In her 2012 study, Schnitker examined whether patience helps students achieve their goals. Students completed five surveys during a semester, and it was found that those with patience put in more effort towards their goals than others. Not only that, those with interpersonal patience were more satisfied with achieving their objectives.


4. Practice


Eduardo Briceño talks about the ‘learning zone’ and the ‘performance zone’. The performance zone entails real-time execution with no tolerance for failures, whereas the learning zone is where we attempt, fail and try again to succeed. As a culture, we are always required to perform. Even at school, we were expected to come up with correct answers. Workplaces are no exception—we are always in a performance zone and, as a result, unable to make significant progress.


What we need is a deliberate practice that’s purposeful, well-organised and systematic. While regular practice may involve mindless repetition, deliberate practice requires focused attention with a fixed goal of improving performance in a particular area.


5. Persistence


A psychological study gave us the equation Ability × Persistence = Performance, indicating that it’s not only the talent that leads to success but also persistence. We’ve all had a classmate who was the best until middle school and then went downhill. There was talent, but persistence was lacking.


According to the American Psychological Association (APA), the number one barrier to success is willpower. Surprisingly, 71% of the respondents felt they could increase their willpower. You are way ahead of the 71% if you can not only think but also work on improving willpower with perseverance. Charles Darwin wrote in a letter that he had always suspected that humans did not differ much in their intellect, only in their “zeal and hard work.”

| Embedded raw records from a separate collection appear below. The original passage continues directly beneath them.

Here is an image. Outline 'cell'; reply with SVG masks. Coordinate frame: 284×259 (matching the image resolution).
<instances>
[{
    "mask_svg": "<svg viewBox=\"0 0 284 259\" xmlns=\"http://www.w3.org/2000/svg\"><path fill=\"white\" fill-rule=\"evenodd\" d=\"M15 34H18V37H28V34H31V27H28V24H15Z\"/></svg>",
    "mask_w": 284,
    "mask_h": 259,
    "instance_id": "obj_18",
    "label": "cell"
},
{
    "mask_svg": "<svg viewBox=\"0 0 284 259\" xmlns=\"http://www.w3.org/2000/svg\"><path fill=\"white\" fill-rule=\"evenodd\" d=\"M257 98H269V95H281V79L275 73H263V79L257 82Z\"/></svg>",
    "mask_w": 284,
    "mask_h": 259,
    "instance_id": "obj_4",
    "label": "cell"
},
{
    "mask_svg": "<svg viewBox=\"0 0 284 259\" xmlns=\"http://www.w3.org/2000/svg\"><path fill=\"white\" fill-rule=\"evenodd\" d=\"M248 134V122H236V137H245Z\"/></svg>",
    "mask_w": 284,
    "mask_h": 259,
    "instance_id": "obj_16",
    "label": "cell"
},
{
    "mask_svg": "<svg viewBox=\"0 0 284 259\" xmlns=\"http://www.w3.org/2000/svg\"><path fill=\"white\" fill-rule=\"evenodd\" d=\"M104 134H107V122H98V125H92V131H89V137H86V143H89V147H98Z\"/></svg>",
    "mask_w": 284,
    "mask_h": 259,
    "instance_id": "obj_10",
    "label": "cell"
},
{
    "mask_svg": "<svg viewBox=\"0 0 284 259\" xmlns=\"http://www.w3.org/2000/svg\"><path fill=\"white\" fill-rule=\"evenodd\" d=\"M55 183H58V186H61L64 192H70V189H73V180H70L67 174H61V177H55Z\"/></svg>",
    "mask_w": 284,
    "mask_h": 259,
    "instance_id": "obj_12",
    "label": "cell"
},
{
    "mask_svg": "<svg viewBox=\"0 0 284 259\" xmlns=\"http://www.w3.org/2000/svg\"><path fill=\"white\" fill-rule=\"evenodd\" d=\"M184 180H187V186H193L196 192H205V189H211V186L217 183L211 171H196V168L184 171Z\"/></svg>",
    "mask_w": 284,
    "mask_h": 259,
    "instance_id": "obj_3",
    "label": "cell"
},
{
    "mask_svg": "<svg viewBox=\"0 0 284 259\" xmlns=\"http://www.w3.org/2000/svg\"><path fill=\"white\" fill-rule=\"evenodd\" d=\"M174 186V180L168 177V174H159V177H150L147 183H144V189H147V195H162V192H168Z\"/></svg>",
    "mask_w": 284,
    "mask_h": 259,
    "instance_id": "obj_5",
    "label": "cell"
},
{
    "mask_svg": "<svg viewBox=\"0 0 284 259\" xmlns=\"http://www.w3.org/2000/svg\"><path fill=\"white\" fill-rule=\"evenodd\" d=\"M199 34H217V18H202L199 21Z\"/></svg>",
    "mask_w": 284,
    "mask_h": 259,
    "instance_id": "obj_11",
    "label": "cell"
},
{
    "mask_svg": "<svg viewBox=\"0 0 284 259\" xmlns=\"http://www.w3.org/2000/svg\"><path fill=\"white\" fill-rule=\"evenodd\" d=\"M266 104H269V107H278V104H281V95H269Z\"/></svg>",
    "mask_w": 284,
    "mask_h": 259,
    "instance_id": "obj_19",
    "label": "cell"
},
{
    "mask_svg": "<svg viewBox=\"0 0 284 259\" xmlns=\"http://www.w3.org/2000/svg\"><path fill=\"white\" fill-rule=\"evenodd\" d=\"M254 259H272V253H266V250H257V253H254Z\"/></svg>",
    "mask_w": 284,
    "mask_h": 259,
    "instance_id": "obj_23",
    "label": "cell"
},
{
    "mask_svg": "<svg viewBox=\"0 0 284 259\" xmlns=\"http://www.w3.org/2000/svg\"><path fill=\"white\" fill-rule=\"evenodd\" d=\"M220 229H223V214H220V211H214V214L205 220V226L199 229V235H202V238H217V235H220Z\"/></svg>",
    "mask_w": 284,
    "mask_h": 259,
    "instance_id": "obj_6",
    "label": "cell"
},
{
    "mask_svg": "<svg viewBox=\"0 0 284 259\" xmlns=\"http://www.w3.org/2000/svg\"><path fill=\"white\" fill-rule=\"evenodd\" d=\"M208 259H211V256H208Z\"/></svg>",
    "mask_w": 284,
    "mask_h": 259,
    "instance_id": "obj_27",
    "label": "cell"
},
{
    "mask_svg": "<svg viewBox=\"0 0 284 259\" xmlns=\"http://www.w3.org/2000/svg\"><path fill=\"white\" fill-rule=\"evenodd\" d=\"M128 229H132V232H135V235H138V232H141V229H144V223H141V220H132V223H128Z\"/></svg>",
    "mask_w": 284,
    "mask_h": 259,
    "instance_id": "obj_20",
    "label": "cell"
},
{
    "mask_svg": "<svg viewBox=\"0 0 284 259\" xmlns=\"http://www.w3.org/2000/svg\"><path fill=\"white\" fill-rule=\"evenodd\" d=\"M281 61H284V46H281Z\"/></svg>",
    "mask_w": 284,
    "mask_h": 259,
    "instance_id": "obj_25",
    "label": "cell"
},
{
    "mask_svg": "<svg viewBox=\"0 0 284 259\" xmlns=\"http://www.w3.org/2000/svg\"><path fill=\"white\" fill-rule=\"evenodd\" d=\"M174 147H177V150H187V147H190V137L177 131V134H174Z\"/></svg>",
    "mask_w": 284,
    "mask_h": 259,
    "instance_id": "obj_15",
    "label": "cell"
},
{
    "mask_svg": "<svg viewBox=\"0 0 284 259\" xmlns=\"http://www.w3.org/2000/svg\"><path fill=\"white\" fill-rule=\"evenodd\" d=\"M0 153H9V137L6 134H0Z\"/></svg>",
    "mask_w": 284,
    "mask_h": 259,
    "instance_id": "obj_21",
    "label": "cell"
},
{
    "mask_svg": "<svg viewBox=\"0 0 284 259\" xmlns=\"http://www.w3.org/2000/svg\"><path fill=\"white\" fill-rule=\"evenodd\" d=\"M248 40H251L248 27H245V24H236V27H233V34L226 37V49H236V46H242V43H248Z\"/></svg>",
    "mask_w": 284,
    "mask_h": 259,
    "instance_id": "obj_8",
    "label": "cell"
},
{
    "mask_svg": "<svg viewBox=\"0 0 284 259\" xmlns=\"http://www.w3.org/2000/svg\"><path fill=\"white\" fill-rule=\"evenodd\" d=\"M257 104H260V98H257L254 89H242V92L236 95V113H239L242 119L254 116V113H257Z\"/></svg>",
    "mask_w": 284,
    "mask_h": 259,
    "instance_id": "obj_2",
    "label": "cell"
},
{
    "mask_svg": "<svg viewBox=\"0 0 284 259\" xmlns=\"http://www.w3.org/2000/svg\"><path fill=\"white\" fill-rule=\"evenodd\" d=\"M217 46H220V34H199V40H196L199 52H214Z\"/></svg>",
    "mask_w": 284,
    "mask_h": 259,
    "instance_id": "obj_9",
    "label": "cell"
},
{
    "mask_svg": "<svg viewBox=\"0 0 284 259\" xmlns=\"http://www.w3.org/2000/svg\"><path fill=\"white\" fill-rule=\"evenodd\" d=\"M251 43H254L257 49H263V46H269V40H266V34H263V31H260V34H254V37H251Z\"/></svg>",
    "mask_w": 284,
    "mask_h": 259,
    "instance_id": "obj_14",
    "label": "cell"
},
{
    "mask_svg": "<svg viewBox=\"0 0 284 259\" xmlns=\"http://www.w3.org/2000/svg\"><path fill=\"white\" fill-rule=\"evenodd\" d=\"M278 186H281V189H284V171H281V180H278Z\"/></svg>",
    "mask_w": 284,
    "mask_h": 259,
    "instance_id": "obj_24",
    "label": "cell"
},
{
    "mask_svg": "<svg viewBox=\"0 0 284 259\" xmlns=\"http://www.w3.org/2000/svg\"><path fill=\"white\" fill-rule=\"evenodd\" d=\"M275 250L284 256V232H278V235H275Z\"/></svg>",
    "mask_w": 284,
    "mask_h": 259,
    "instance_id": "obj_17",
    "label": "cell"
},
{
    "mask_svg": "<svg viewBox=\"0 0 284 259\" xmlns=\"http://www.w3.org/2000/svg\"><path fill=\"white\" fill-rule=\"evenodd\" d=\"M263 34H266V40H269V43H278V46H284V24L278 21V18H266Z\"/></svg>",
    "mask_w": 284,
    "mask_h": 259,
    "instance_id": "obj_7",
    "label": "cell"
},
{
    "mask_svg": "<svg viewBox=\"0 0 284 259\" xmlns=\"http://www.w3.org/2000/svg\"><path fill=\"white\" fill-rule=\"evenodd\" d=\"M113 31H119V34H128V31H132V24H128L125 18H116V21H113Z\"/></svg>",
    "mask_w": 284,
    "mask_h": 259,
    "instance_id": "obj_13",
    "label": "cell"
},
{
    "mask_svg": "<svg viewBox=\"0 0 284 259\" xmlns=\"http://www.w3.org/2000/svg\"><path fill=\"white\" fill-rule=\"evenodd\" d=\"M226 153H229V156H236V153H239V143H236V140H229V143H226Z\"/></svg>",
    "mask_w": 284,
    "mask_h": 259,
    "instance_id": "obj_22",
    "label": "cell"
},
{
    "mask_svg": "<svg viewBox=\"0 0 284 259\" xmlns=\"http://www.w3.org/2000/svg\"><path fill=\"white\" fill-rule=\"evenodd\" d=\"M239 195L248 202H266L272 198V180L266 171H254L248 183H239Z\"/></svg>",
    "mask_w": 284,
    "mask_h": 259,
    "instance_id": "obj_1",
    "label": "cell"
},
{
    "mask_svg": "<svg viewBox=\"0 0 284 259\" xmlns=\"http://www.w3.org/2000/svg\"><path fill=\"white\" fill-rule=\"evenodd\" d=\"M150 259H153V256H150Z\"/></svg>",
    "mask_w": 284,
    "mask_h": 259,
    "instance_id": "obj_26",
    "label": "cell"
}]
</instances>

These five Ps lead to the sixth P: Possibility. With this mindset, one searches for and finds opportunities even when there appear to be none.


Gauri Das is an engineer turned HR Professional with a keen interest in human psychology. She is a strategic HR leader with 15+ years of experience in developing and aligning HR strategy with business goals. She is a possibilitarian who works with business leaders and individuals to drive performance and improve capabilities.